第42章
3个月前 作者: 喃受
场中一女子分外惹眼——身形高挑,身姿利落,容貌亦是明艳夺目,是一眼便知的美艳凌厉。章玉鸣心下一顿,这阿怜未曾交代她的主子竟是位女子。
她正以一敌多,招式狠辣却已显疲态,伤口尽数集中在胸腹与肩臂几处要害附近,血痕顺着衣料缓缓晕开,每一次格挡闪避都牵扯伤处,动作明显滞涩了些,却未曾退后半步。
章玉鸣无心旁观,更无探究之意,心中只记挂着尽快解决、不耽误他连夜回去。他足尖点地,身形如疾风切入战团,出手沉稳果决,招招只制敌不恋战。
可这群死士远比他预料的难缠,进退有度、悍不畏死。激战间,一人猝然发难,利刃擦着他左臂划过,衣裂皮开,一缕血珠瞬间渗了出来。章玉鸣眸色一沉,力道再增,终是将围攻的数人尽数打退,逼得对方仓皇而逃。
尘埃落定,女子扶着断墙喘了口气,抬眼打量着眼前身姿挺拔的男子,眉眼一挑,带伤的脸上反倒漾出几分肆意笑意,直白调侃:“多谢阁下相救,阁下不仅身手非凡,长得也是一表人才。”
章玉鸣抬眼看了那女子一眼,是一张十分陌生的脸,前世应当未见过,他便不再关注,“举手之劳。你伤势不轻,自行处理吧。”
话音落,他便转身离去,早知是位女子他便不该来的,徒生事端,手捂住左臂的伤口,这下好了,不知怎么跟姜渔解释。
那双儿若是知道他又多管闲事,少不得又要生气。
萧清娆见他说走就走,本欲再说些什么,张口却猛地咳出一口血来。原以为今日要命丧此处,未曾想还有这般转机。她眼神一冷,旋即又勾唇,摸出怀中承天令——还好这东西还在,不然她的好殿下该着急了。
找了个医馆随意包扎一番,天色早已落下帷幕,章玉鸣本想直接回村,却担心姜渔万一在镖局等便脚步一转往镖局去。
门口挂着两盏灯笼未熄,这人果真未回。
见他回来,姜渔打量这人一番,凑近闻了闻,这次倒是没有脂粉味了,就是怎的一股血腥气。
“你受伤了?”姜渔皱眉。
“没有。”章玉鸣揽过他,又牵起一旁因他这话而满脸担忧的姜溯言,“只是去了趟医馆,沾了别人的血气。”

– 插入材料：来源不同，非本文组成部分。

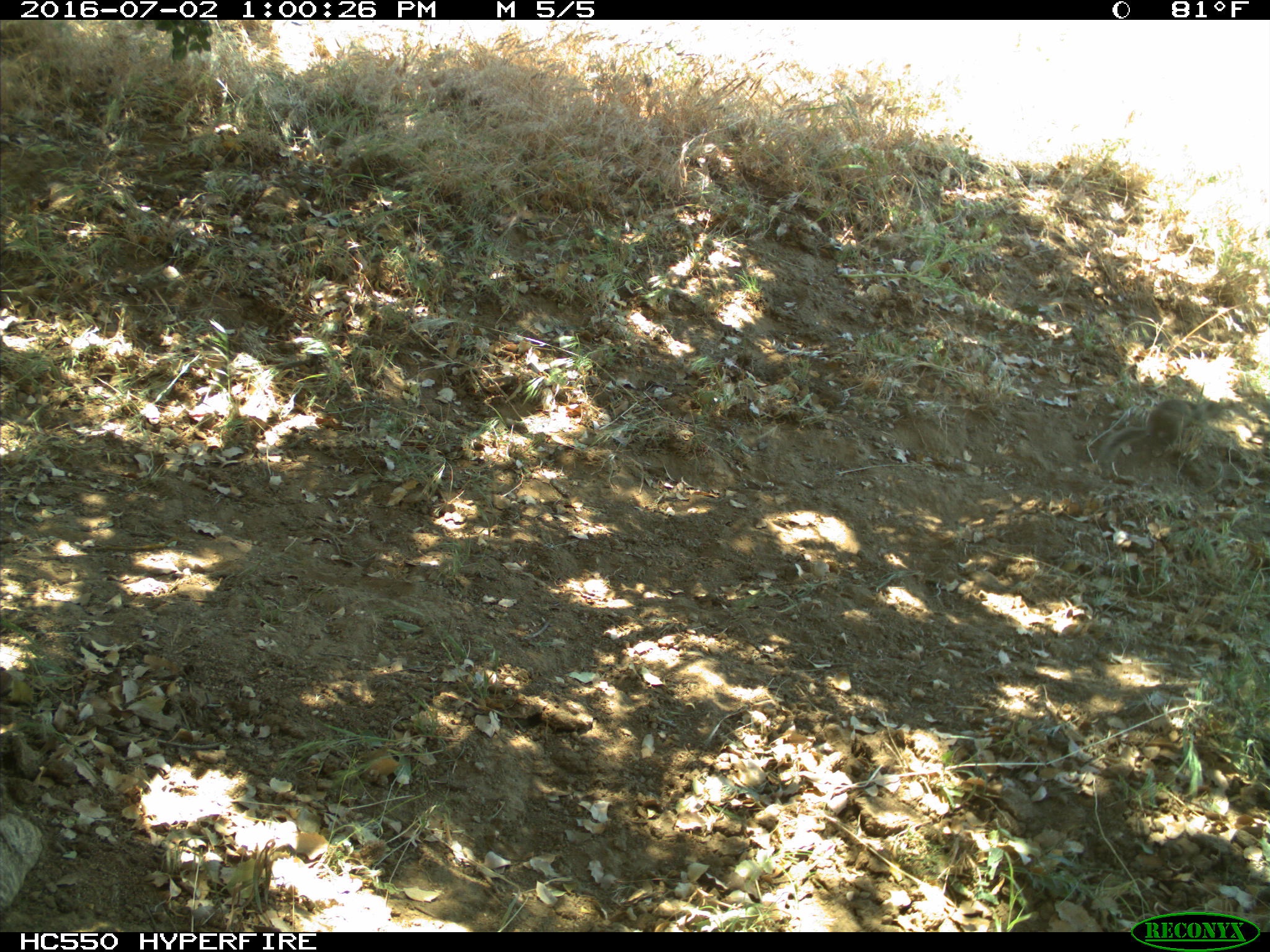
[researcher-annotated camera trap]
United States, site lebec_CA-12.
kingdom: Animalia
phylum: Chordata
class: Mammalia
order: Rodentia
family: Sciuridae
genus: Otospermophilus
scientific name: Otospermophilus beecheyi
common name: california ground squirrel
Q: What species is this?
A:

“你只托人传话说要去趟青楼,却没说去做什么。”自从姜渔明白“睡觉”不是真睡觉后,看章玉鸣看得格外紧。
他眼里可是容不得半粒沙子,绝对不会步自己阿爹的后尘。
“阿怜姑娘托我办了件事。”他不想把那女子的事告诉姜渔,免得这人吃醋刨根问底,伤口便瞒不住了。那伤不算深,以他的身子用不了几日便能痊愈,不必告诉他,平白让他担心。
“什么事?”姜渔追着问,“你是不是瞒着我些什么,怎么跟这位阿怜姑娘交情这般深厚了?”
他未曾见过阿怜,并不知道这人是何许人也,心中警惕更深。
“说的什么话。”章玉鸣纠正他,“什么叫做交情深厚,不过是她出银子我出力气罢了,莲花楼出事了,我去帮她救了个姑娘。”如此便也不算说谎。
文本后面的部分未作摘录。